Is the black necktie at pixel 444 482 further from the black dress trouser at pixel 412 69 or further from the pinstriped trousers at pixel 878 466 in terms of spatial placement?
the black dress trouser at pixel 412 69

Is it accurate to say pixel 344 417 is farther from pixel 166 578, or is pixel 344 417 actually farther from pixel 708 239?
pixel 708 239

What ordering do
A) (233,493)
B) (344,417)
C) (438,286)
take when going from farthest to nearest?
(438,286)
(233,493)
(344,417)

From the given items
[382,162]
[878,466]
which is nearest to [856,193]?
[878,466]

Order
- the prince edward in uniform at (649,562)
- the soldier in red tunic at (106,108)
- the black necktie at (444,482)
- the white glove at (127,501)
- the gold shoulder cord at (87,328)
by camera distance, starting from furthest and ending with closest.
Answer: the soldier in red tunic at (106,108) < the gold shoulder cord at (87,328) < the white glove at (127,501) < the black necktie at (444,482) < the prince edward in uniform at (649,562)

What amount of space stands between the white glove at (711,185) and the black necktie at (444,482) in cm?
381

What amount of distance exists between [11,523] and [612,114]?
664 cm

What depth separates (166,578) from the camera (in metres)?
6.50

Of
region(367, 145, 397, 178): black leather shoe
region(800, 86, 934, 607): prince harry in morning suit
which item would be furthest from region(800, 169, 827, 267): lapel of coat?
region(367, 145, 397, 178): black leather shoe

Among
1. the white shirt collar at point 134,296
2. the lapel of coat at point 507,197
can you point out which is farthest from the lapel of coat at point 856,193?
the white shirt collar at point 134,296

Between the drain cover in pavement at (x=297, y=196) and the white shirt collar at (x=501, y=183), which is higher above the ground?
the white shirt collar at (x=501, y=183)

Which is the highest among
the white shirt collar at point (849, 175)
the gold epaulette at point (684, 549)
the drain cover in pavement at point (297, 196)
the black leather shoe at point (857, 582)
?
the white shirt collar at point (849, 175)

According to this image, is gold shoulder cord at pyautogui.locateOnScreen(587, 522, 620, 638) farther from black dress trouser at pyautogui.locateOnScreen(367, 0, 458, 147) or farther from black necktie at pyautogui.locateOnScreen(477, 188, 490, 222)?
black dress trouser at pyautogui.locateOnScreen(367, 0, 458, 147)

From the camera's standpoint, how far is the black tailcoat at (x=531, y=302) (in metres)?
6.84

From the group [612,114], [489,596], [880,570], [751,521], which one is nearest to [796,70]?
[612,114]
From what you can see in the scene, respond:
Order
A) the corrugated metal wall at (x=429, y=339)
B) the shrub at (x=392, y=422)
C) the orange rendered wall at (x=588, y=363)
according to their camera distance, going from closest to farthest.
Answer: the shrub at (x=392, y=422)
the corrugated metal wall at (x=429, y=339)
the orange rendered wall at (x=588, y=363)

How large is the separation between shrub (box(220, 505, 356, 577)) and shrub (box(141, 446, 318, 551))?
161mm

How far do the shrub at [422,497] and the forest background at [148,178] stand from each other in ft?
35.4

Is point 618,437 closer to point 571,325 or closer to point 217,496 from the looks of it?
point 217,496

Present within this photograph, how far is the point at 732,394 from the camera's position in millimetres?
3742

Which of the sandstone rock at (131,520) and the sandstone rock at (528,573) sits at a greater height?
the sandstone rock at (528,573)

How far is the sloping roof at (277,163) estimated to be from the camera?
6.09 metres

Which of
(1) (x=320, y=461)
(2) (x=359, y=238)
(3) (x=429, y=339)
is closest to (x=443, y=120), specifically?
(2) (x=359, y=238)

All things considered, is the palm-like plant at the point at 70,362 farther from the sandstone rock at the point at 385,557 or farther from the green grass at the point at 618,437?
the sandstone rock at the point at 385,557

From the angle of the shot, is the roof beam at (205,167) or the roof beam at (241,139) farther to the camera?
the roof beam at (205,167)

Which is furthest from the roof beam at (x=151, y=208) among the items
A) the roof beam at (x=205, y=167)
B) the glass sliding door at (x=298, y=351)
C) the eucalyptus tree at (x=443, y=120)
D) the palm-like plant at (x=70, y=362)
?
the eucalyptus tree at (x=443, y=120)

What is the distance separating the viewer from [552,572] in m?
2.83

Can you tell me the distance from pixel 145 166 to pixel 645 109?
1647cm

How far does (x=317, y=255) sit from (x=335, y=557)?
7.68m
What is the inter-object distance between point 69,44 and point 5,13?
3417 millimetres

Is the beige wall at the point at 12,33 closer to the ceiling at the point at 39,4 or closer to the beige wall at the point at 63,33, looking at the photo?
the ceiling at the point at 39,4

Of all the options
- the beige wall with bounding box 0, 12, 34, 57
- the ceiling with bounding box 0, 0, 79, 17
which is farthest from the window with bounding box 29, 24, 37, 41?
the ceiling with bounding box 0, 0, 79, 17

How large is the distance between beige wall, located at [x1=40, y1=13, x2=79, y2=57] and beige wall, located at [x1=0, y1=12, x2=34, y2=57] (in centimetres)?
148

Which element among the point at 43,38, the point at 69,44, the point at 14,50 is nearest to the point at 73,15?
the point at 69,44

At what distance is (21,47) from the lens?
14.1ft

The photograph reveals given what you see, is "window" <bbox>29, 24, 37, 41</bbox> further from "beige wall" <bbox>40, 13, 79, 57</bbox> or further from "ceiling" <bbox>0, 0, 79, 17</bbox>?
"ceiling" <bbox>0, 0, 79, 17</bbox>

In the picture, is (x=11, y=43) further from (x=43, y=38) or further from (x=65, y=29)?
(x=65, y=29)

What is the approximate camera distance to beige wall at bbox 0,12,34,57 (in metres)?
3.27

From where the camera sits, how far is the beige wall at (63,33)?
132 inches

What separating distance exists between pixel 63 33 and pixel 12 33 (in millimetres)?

→ Job:
Copy out every line of the listing above word for word, with nothing changed or left out.

→ Reply to the exercise:
Is the black necktie at pixel 444 482 further from the black dress trouser at pixel 412 69 or further from the pinstriped trousers at pixel 878 466 in terms of spatial placement?
the black dress trouser at pixel 412 69

Is it accurate to say pixel 344 417 is farther from pixel 166 578, or is pixel 344 417 actually farther from pixel 708 239?
pixel 708 239

What ordering do
A) (233,493)
B) (344,417)
C) (438,286)
take when going from farthest to nearest?
(438,286)
(233,493)
(344,417)

From the given items
[382,162]
[878,466]
which is nearest to [856,193]?
[878,466]

Order
- the prince edward in uniform at (649,562)
- the soldier in red tunic at (106,108)
- the black necktie at (444,482)
- the white glove at (127,501)
- the gold shoulder cord at (87,328)
by camera distance, starting from furthest and ending with closest.
Answer: the soldier in red tunic at (106,108) < the gold shoulder cord at (87,328) < the white glove at (127,501) < the black necktie at (444,482) < the prince edward in uniform at (649,562)

What amount of space stands between the white glove at (711,185) and the black necktie at (444,482) in cm?
381

What amount of distance exists between [11,523] and [612,114]?
664 cm

What depth separates (166,578) from the camera (in metres)?
6.50

Of
region(367, 145, 397, 178): black leather shoe
region(800, 86, 934, 607): prince harry in morning suit
which item would be furthest from region(800, 169, 827, 267): lapel of coat?
region(367, 145, 397, 178): black leather shoe

Among
1. the white shirt collar at point 134,296
2. the lapel of coat at point 507,197
can you point out which is farthest from the lapel of coat at point 856,193?
the white shirt collar at point 134,296

Between the drain cover in pavement at (x=297, y=196) and the white shirt collar at (x=501, y=183), which is higher above the ground?
the white shirt collar at (x=501, y=183)

Which is the highest among
the white shirt collar at point (849, 175)
the gold epaulette at point (684, 549)
the drain cover in pavement at point (297, 196)
the black leather shoe at point (857, 582)
?
the white shirt collar at point (849, 175)

According to this image, is gold shoulder cord at pyautogui.locateOnScreen(587, 522, 620, 638) farther from black dress trouser at pyautogui.locateOnScreen(367, 0, 458, 147) or farther from black necktie at pyautogui.locateOnScreen(477, 188, 490, 222)?
black dress trouser at pyautogui.locateOnScreen(367, 0, 458, 147)

From the camera's standpoint, how far is the black tailcoat at (x=531, y=302) (in metres)?
6.84

From the group [612,114], [489,596], [880,570], [751,521], which one is nearest to [796,70]?
[612,114]
From what you can see in the scene, respond:
Order
A) the corrugated metal wall at (x=429, y=339)
B) the shrub at (x=392, y=422)
C) the orange rendered wall at (x=588, y=363)
according to their camera distance, going from closest to farthest.
Answer: the shrub at (x=392, y=422)
the corrugated metal wall at (x=429, y=339)
the orange rendered wall at (x=588, y=363)

How large is the separation between shrub (box(220, 505, 356, 577)) and shrub (box(141, 446, 318, 551))?
161mm

How far do the shrub at [422,497] and the forest background at [148,178] stand from each other in ft?
35.4

Is point 618,437 closer to point 571,325 or closer to point 217,496 from the looks of it?
point 217,496

Present within this photograph, how far is the point at 732,394 from the camera's position in millimetres?
3742

Which of the sandstone rock at (131,520) and the sandstone rock at (528,573) sits at a greater height?
the sandstone rock at (528,573)

How far is the sloping roof at (277,163) estimated to be from the camera?
6.09 metres

Which of
(1) (x=320, y=461)
(2) (x=359, y=238)
(3) (x=429, y=339)
is closest to (x=443, y=120), specifically?
(2) (x=359, y=238)

All things considered, is the palm-like plant at the point at 70,362 farther from the sandstone rock at the point at 385,557 or farther from the green grass at the point at 618,437?
the sandstone rock at the point at 385,557

From the angle of the shot, is the roof beam at (205,167) or the roof beam at (241,139) farther to the camera?
the roof beam at (205,167)

Which is furthest from the roof beam at (x=151, y=208) among the items
A) the roof beam at (x=205, y=167)
B) the glass sliding door at (x=298, y=351)
C) the eucalyptus tree at (x=443, y=120)
D) the palm-like plant at (x=70, y=362)
?
the eucalyptus tree at (x=443, y=120)

What is the distance separating the viewer from [552,572] in m?
2.83

Can you tell me the distance from pixel 145 166 to pixel 645 109?
1647cm

How far does (x=317, y=255) sit from (x=335, y=557)?
7.68m
What is the inter-object distance between point 69,44 and point 5,13?
3417 millimetres

Is the beige wall at the point at 12,33 closer to the ceiling at the point at 39,4 or closer to the beige wall at the point at 63,33, looking at the photo?
the ceiling at the point at 39,4

Of all the options
- the beige wall with bounding box 0, 12, 34, 57
- the ceiling with bounding box 0, 0, 79, 17
which is farthest from the window with bounding box 29, 24, 37, 41?
the ceiling with bounding box 0, 0, 79, 17

How large is the distance between beige wall, located at [x1=40, y1=13, x2=79, y2=57] and beige wall, located at [x1=0, y1=12, x2=34, y2=57] (in centimetres)?
148

Which element among the point at 43,38, the point at 69,44, the point at 14,50 is nearest to the point at 73,15?
the point at 69,44

At what distance is (21,47) from the lens?
14.1ft

The photograph reveals given what you see, is "window" <bbox>29, 24, 37, 41</bbox> further from "beige wall" <bbox>40, 13, 79, 57</bbox> or further from "ceiling" <bbox>0, 0, 79, 17</bbox>?
"ceiling" <bbox>0, 0, 79, 17</bbox>

In the picture, is (x=11, y=43) further from (x=43, y=38) or further from (x=65, y=29)?
(x=65, y=29)

What is the approximate camera distance to beige wall at bbox 0,12,34,57 (in metres)?
3.27

From where the camera sits, how far is the beige wall at (63,33)?
132 inches

What separating distance exists between pixel 63 33 and pixel 12 33 (in millimetres)?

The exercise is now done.